'''

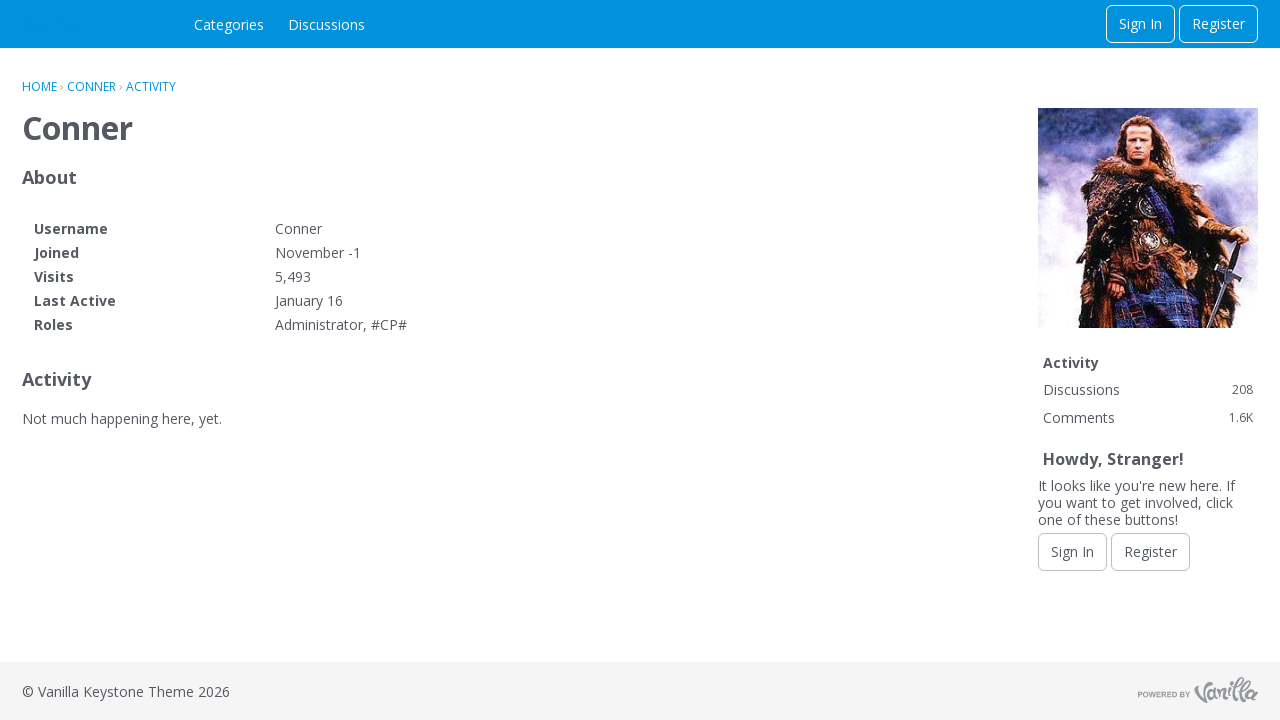

--- FILE ---
content_type: text/javascript
request_url: https://clanplaid.net/applications/dashboard/js/activity.js?v=3.0
body_size: 1483
content:
jQuery(document).ready(function($) {

    // Set the max chars in the activity comment boxes
    $('form.Activity textarea').setMaxChars(1000);

    // Hide activity deletes and hijack their clicks to confirm
    $('li.Activity a.Delete, ul.Activities a.DeleteComment').popup({
        confirm: true,
        followConfirm: false,
        afterConfirm: function(json, sender) {
            var row = $(sender).parents('li:first');
            $(row).slideUp('fast', function() {
                $(row).remove();
            });
        }
    });

    /* Comments */

    // Hide/reveal the comments when the comment link is clicked
    // Jan28, 2014 jQuery upgrade to 1.10.2, as live() removed in 1.7.
    //$('a.CommentOption').live('click', function() {
    $(document).on('click', 'a.CommentOption', function() {
        var comments = $(this).parents('li.Activity').find('ul.ActivityComments');
        comments.toggle();
        comments.find('a.CommentLink').click();
        return false;
    });

    // Hijack commentlink clicks
    // Jan28, 2014 jQuery upgrade to 1.10.2, as live() removed in 1.7.
    //$('a.CommentLink').live('click', function() {
    $(document).on('click', 'a.CommentLink', function() {
        // Hide the anchor
        var anchor = this;
        $(anchor).hide();
        var row = $(anchor).parents('li.CommentForm');

        // Reveal the form
        var frm = $(row).find('form');
        frm.show();

        // Focus on the textbox
        var textbox = frm.find('textarea');
        textbox.focus().blur(function() {
            // Hide the form onblur if empty
            if (this.value == '') {
                var comments = $(anchor).parents('.ActivityComments');
                var children = $(comments).children();
                var rowCount = children.length - 1; // Subtract the commentform row
                if (rowCount > 0) {
                    // Hide/clear the form and reveal the anchor
                    $(comments).find('.Errors').remove();
                    $(frm).hide();
                    $(anchor).show();
                } else {
                    // Hide all elements in .Comments
                    $(comments).hide();
                }
            }
        });
        return false;
    });

    // Hijack comment form button clicks
    // Jan28, 2014 jQuery upgrade to 1.10.2, as live() removed in 1.7.
    //$('ul.ActivityComments form input.Button').live('click', function() {
    $(document).on('click', 'ul.ActivityComments form input.Button', function() {
        var button = this;
        gdn.disable(button);
        var frm = $(button).parents('form');
        var row = $(frm).parents('li.CommentForm');
        var textbox = $(row).find('textarea');

        // Post the form, place the results above the input, and erase the textbox
        var postValues = frm.serialize() + '&DeliveryType=VIEW&DeliveryMethod=JSON'; // DELIVERY_TYPE_VIEW
        var activityId = frm.find('[name$=ActivityID]').val();
        var action = frm.attr('action');
        $.ajax({
            type: "POST",
            url: action,
            data: postValues,
            dataType: 'json',
            error: function(xhr) {
                gdn.informError(xhr);
            },
            success: function(json) {
                gdn.inform(json);

                // Remove any old errors from the form
                $('div.Errors').remove();

                if (json.FormSaved == false) {
                    if (json.ErrorMessages)
                        $(row).prepend(json.ErrorMessages);
                } else {
                    $(row).beforeTrigger(json.Data);
                    textbox.val('').blur();
                    // Make sure that hidden items appear
                    $('ul.ActivityComments li.Hidden').slideDown('fast');
                }
            },
            complete: function() {
                gdn.enable(button);
            }
        });
        return false;
    });

    // Hijack activity comment form submits

    // Jan28, 2014 jQuery upgrade to 1.10.2, as live() removed in 1.7.
    $(document).on('click', 'form.Activity :submit', function() {
        var but = this;
        var frm = $(this).parents('form');
        var inp = $(frm).find('textarea');
        // Only submit the form if the textarea isn't empty
        if ($(inp).val() != '') {
            gdn.disable(but);
            var postValues = $(frm).serialize();
            postValues += '&DeliveryType=VIEW&DeliveryMethod=JSON';
            $.ajax({
                type: "POST",
                url: $(frm).attr('action'),
                data: postValues,
                dataType: 'json',
                complete: function() {
                    gdn.enable(but);
                },
                error: function(xhr) {
                    gdn.informError(xhr);
                },
                success: function(json) {
                    gdn.inform(json);

                    if (json['FormSaved'] == true) {
                        var $form = $(inp).val('').closest('form');
                        $form.trigger('clearCommentForm');

                        // Dispatch a native event for things that don't use jquery
                        var event = document.createEvent('CustomEvent');
                        event.initCustomEvent('X-ClearCommentForm', true, false, {});
                        $form[0].dispatchEvent(event);

                        // If there were no activities.
                        if ($('ul.Activities').length == 0) {
                            // Make sure that empty rows are removed
                            $('div.EmptyInfo').slideUp('fast');
                            // And add the activity list
                            $(frm).after('<ul class="Activities"></ul>');
                        }
                        $('ul.Activities').prependTrigger(json.Data);
                        // Make sure that hidden items appear
                        $('ul.Activities li.Hidden').slideDown('fast');
                        // If the user's status was updated, show it.
                        if (typeof(json['StatusMessage']) != 'undefined')
                            $('#Status span').html(json['StatusMessage']);
                    }
                }
            });
        }
        return false;
    });
});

'''

* **Exercise aim**
Your task is to restate, word for word, only those lines above that fall between the line holding "textbox.val('').blur();" and the line holding "comment form submits", inclusive.

* **Answer box**
                    textbox.val('').blur();
                    // Make sure that hidden items appear
                    $('ul.ActivityComments li.Hidden').slideDown('fast');
                }
            },
            complete: function() {
                gdn.enable(button);
            }
        });
        return false;
    });

    // Hijack activity comment form submits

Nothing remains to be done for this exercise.